Jakarta, Semartara.News – Estimasi pemerintah terkait dana Otonomi Khusus (Otsus) untuk Provinsi Papua dan Papua Barat, nilainya naik secara signifikan selama 20 Tahun ke depan, yaitu, asumsi Dana Alokasi Umum (DAU) pemerintah, naik 3,02 persen pertahun. Menurut Menteri Keuangan (Menkeu) Sri Mulyani Indrawati, dana Otsus Papua, ditaksir mencapai nilai sebesar Rp234 Triliun selama 20 tahun ke depan, karena, memberikan kesempatan untuk daerah tersebut mengejar ketertinggalan mereka dibanding daerah lain menjadi alasannya.
Kebijakan ini mendapat sorotan dari Ketua Umum DPP GMNI, Arjuna Putra Aldino. Dia meminta, pemerintah tidak hanya memperpanjang dana Otsus Papua, tetapi juga memberikan pengawasan yang ketas, terutama terkait transparansi dan akuntabilitas penggunaan dana tersebut yang terus meningkat secara signifikan terhadap pembangunan infrastruktur, layanan kesehatan, dan pendidikan untuk penduduk setempat.
“Saya kira, dana Otsus dari tahun ke tahun terus meningkat jumlahnya. Namun, kita juga perlu melihat hasilnya yang belum signifikan, terutama Indeks Pembangunan Manusia, seperti angka rata-rata lama sekolah masih rendah, dan angka stunting masih tinggi, hingga angka kemiskinan masih terbilang tinggi. Artinya ada masalah tata kelola anggaran di tingkat lokal,” tutur Arjuna.

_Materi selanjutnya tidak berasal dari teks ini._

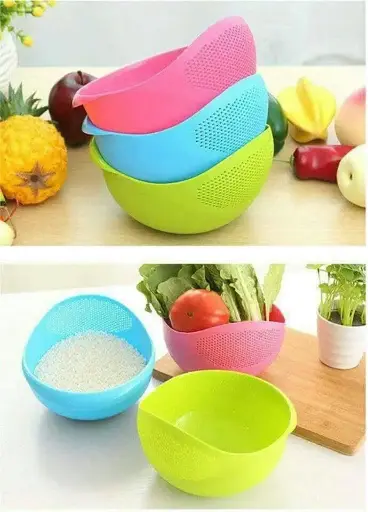 [18626_223518626010] Large rice sieve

Dana Otsus yang digelontorkan sejak 2002, terang Arjuna, belum mampu mengubah peringkat Indeks Pembangunan Manusia (IPM) Papua dan Papua Barat. Sampai 2018, berdasarkan data BPS, keduanya masih menempati urutan buncit secara nasional dengan skor masing-masing 60,06 dan 63,74. Angka harapan lama sekolah (HLS) dan rata-rata lama sekolah (RLS) Provinsi Papua dan Papua Barat, selalu menempati urutan paling rendah di antara provinsi lainnya. Bahkan, masih lebih rendah dari program wajib belajar nasional selama 12 tahun.
Begitu juga dengan sektor kesehatan, angka stunting atau gizi buruk di Papua dan Papua Barat masih di atas 20% dari jumlah penduduk. Dari segi fasilitas kesehatan juga terbilang buruk, rasio tempat tidur rumah sakit, jumlah tenaga kesehatan, jumlah dokter spesialis dan dokter gigi juga jauh dari standar layak. Di lain sisi, ada temuan Badan Pemeriksa Keuangan (BPK) pada 2011, bahwa, Rp 4,281 triliun dana Otsus disalah gunakan sepanjang 2002-2010 dari total Rp 28,842 triliun.
“Artinya ada penggunaan yang belum optimal dan masalah tata kelola yang perlu di evaluasi, terutama realisasi anggaran agar tepat sasaran. Pengawasan perlu diperketat, terutama fokus penggunaannya untuk mendukung perbaikan kesehatan dan pendidikan di Papua,” tambah Arjuna
Arjuna mengungkapkan, realisasi APBD untuk sektor pendidikan dan kesehatan masih sangat rendah. Belanja pendidikan dan kesehatan, baik di Provinsi Papua maupun Papua Barat, masih sangat rendah. Belanja pendidikan masing-masing tercatat hanya 13,8% dan 14,33% dari APBD sementara belanja kesehatan 8,7% dan 7,6%.
“Kualitas belanja dari dana Otsus perlu mendapat perhatian, di mana harus dipastikan, dana Otsus yang digelontorkan, dialokasikan ke sektor-sektor yang menjadi fokus sasaran dana Otsus seperti Pendidikan, Kesehatan, dan pengentasan kemiskinan,” papar Arjuna.
Untuk itu bagi GMNI, terangnya, pengawasan terkait penggunaan dana Otsus Papua perlu diperkuat, mengingat, banyaknya temuan BPK terkait pemborosan anggaran oleh Pemda, markup dalam pengadaan tenaga surya, dan indikasi kelebihan bayar. Sehingga, dana Otsus benar-benar dirasakan oleh masyarakat Papua, bukan justru menciptakan ketimpangan sosial akibat manfaat dari dana Otsus, hanya menguntungkan segelintir elite lokal semata (Elite Capture).
“Pengawasan yang ketat diperlukan agar tidak terjadi fenomena Elite Capture, di mana fungsi alokasi dan distribusi APBD didominasi hanya untuk kepentingan elite semata. Sedangkan dampak pada pelayanan publik sangat minim,” tutup Arjuna.